Anyway, with a proper testing harness in place for our version control code, we've been pretty good about ensuring new code is properly tested. When people submit new hooks or patches to existing hooks, we can push back and refuse to grant review unless tests are included. When someone requests a new deployment to the server, we can look at what changed, cross-reference to test coverage, and assess the riskiness of the deployment. We're getting to the point where we just trust our tests and server deployments are minor events. Concerns over accidental regressions due to server changes are waning. We can tell people if you really care about this not breaking, you need a test and if you add a test, we'll support it for you. People are often more than happy to write tests to ensure them peace of mind, especially when that test's presence shifts maintenance responsibility away from them. We're happy because we don't have many surprises (and fire drills) at deployment time. It's a win-win!

So, what's next? Good question! We still have a number of large gaps in our test coverage. Our code to synchronize repositories from the master server to read-only slaves is likely the most critical omission. We also don't yet have a good way of reproducing our server environment. Ideally, we'd run the continuous integration in an environment that's very similar to production. Same package versions and everything. This would also allow us to simulate the actual hg.mozilla.org server topology during tests. Currently, our tests are more unit-style than integration-style. We rely on the consistent behavior of Mercurial and other tools as sufficient proxies for test accuracy and we back those up with running the tests on the staging server before production deployment. But these aren't a substitute for an accurate reproduction of the production servers, especially when it comes to things like the replication tests. We'll get there some day. I also have plans to improve Mercurial's test harness to better facilitate some of our advanced use cases. I would absolutely love to make Mercurial's .t test harness more consumable outside the context of Mercurial. (cram is one such attempt at this.) We also need to incorporate the Git server code into this repository. Currently, I'm pretty sure everything Git at Mozilla is untested. Challenge accepted!

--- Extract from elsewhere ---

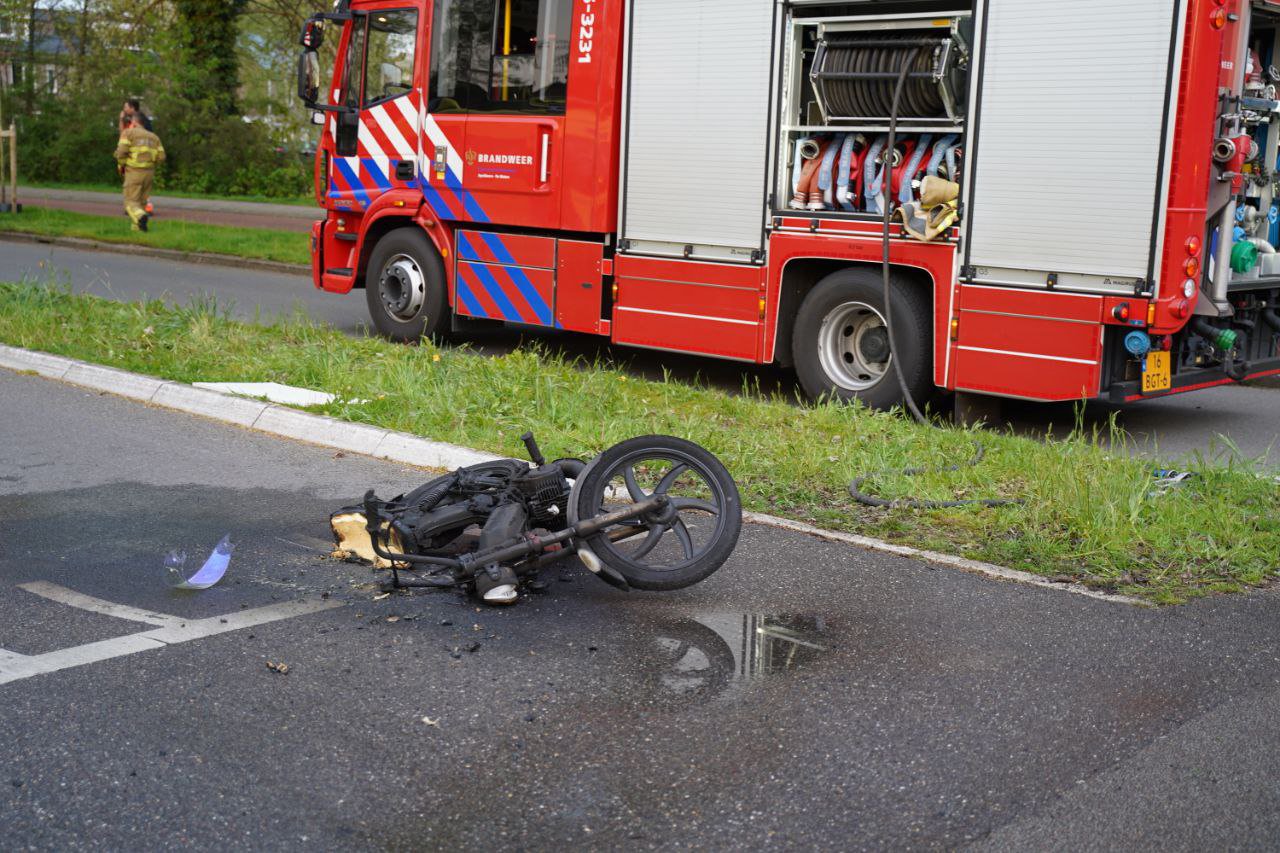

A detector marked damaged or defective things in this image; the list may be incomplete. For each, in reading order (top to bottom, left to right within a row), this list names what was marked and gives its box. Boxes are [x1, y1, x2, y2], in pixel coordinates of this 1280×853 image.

broken plastic debris [165, 536, 235, 588]
crashed scooter [330, 432, 740, 604]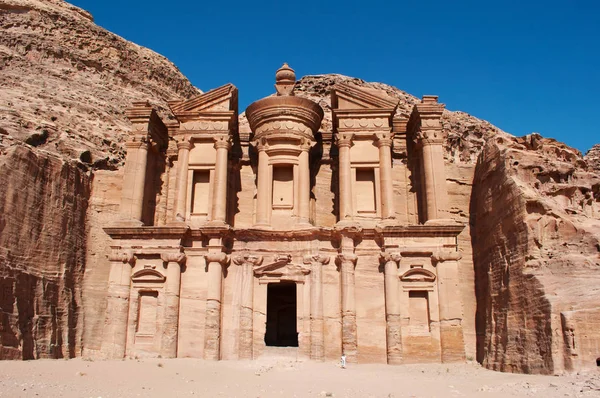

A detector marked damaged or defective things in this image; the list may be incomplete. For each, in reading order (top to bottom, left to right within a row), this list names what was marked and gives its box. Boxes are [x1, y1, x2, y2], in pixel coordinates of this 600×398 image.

In summary, our story for testing version control at Mozilla has gone from a cobbled together mess to something cohesive and comprehensive. This has given us confidence to move fast without breaking things. I think the weeks of people time invested into improving the state of testing was well spent and will pay enormous dividends going forward. Looking back, the mountain of technical debt now looks like a mole hill. I feel good knowing that I played a part in making this change.